Nanhua Reservoir, built in the early 1990s to supply water to towns and factories on the lowlands, is perhaps the most scenic of South Taiwan's artificial lakes. Surrounded by green hills whose peaks are 600 to 800 meters above sea level, the reservoir is usually sparkling blue; however, after heavy rains it sometimes takes on the color of milk tea. The park just below the reservoir has several old military airplanes on display. The reservoir is best reached by Taiwan Highway 20 (the Southern Cross-Island Highway); it's between Beiliao and Jiasian.


The only manmade landscape feature to make this list, the Baoan Bridge is part of the newish east-west expressway that links both freeways. It doesn't look particularly special during the day, but at night it's a striking illuminated landmark. If you're driving toward Tainan City on the old provincial highway, you can't miss it. If you're heading to Baoan to see the famous old wooden railway station, you'll notice the bridge a few hundred meters to the north.


The Yuntan Waterfalls are impressive cascades deep in the hills of Chiayi County, not far from Ruili. Access is by County Road 122; park in the parking lot (where there's also a snack bar), then take the path down to the waterfalls; there are 617 steps. It's possible to go beyond the waterfalls--another sign indicates very precise distances to Cingnianling (1,919 meters) and Ruili Elementary School (2,781 meters). Take care: The upper falls plunge down into a pool, from which water drains rapidly over a terrifying precipice. Swimming is prohibited.

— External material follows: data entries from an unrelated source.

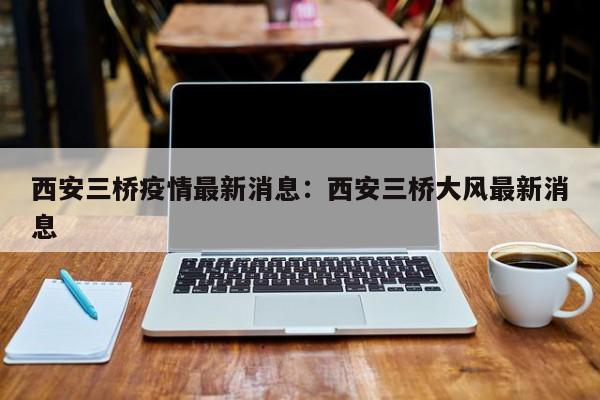 西安三桥疫情最新消息：西安三桥大风最新消息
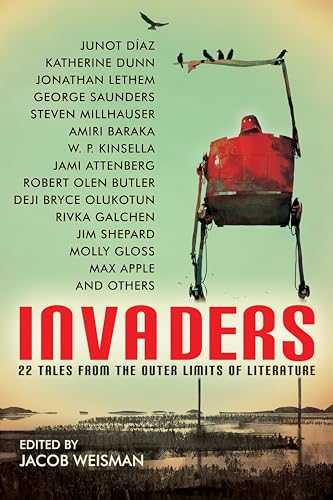 Stock image for Invaders: 22 Tales from the Outer Limits of Literature for sale by HPB-Ruby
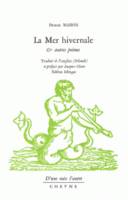 La Mer hivernale et autres poèmes, et autres poèmes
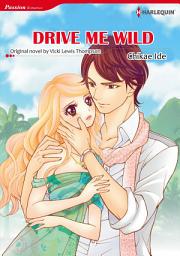 Icon image DRIVE ME WILD: Harlequin Comics
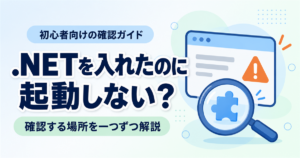.NETをインストールしたのに起動しない？アプリが開かないときの確認と対処法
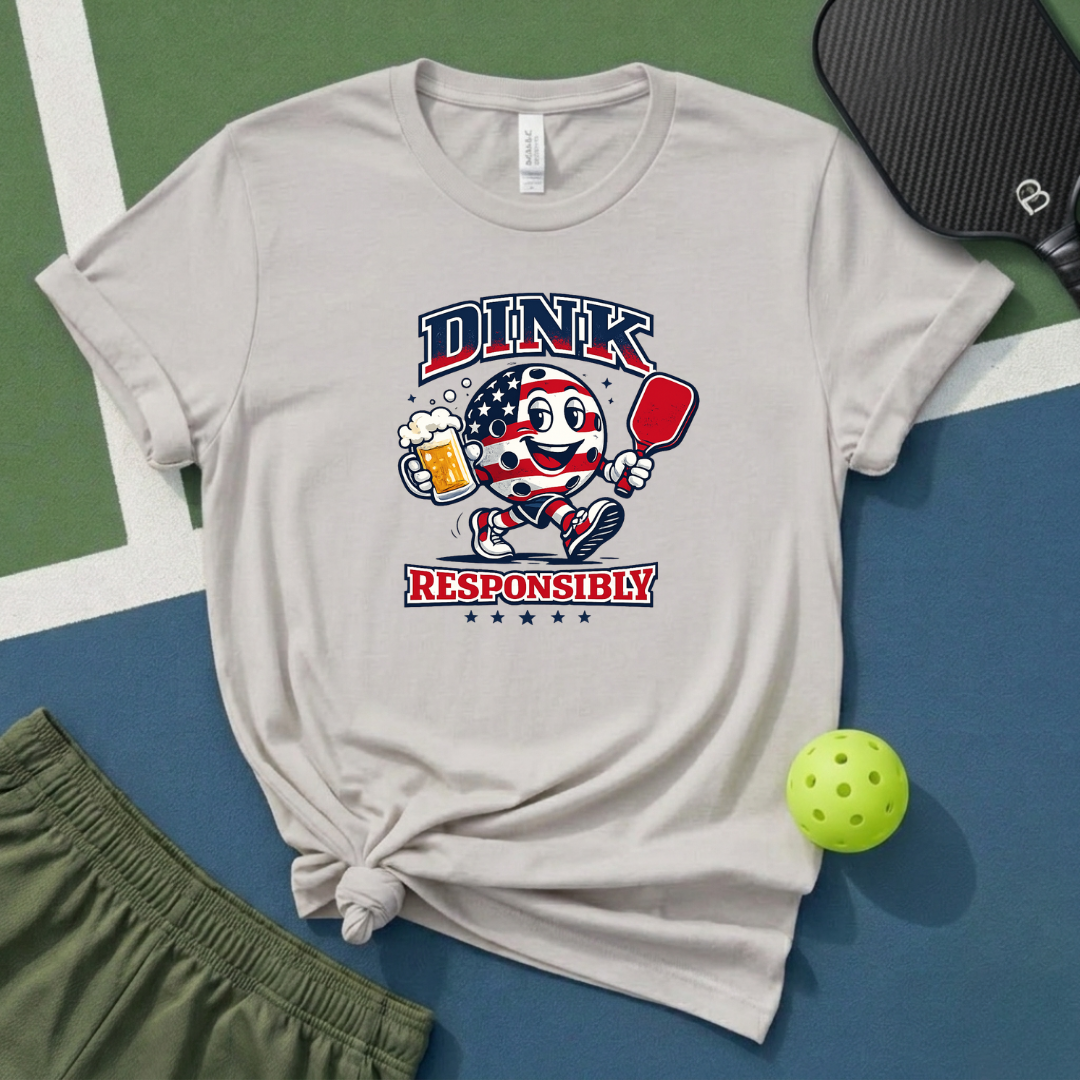 Dink Responsibly T-Shirt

Just east of the tunnel at Yakou, the highest point on the Southern Cross-Island Highway, there's space to park, and a decent trail to the 3,174-meter-high ridge called Guanshanlingshan. If the weather is good, you can see very far indeed from the top. Guanshanlingshan is considered one of the "three stars of the Southern Cross-Island Highway"--peaks that are real mountains, yet manageable in a day. If you do plan on hiking around here, follow the usual rules: stick to the trail, carry snacks and water, keep an eye on the weather, take a hat and a waterproof jacket, and wear proper boots.


Caoshan Moon World occupies parts of Tainan County's Longci and Zuojhen townships. The area's distinctive sharp-ridged bare clay hillocks have been rutted and eroded over time by rain and wind, and now resemble the surface of the moon. Only the flat patches of land between the hills support vegetation; the soil isn't suitable for rice or fruit trees, so local farmers grow bananas and bamboo instead. Caoshan Moon World can be reached from Taiwan Highway 20 near Zuojhen; there are bilingual road signs. The area's steep, narrow roads are popular with cyclists.


Cigu is known to many as home of the Black-Faced Spoonbill, an endangered bird species that spends each winter in the area. However, there's plenty to see here throughout the year: mangrove forests full of large waterbirds and small crabs, quaint villages, and long sandy beaches. The sunsets are often spectacular. If you're looking for a deserted spot where you can do some romancing with your significant other, follow the Zengwun River to its mouth, then explore the tiny roads between the fish farms.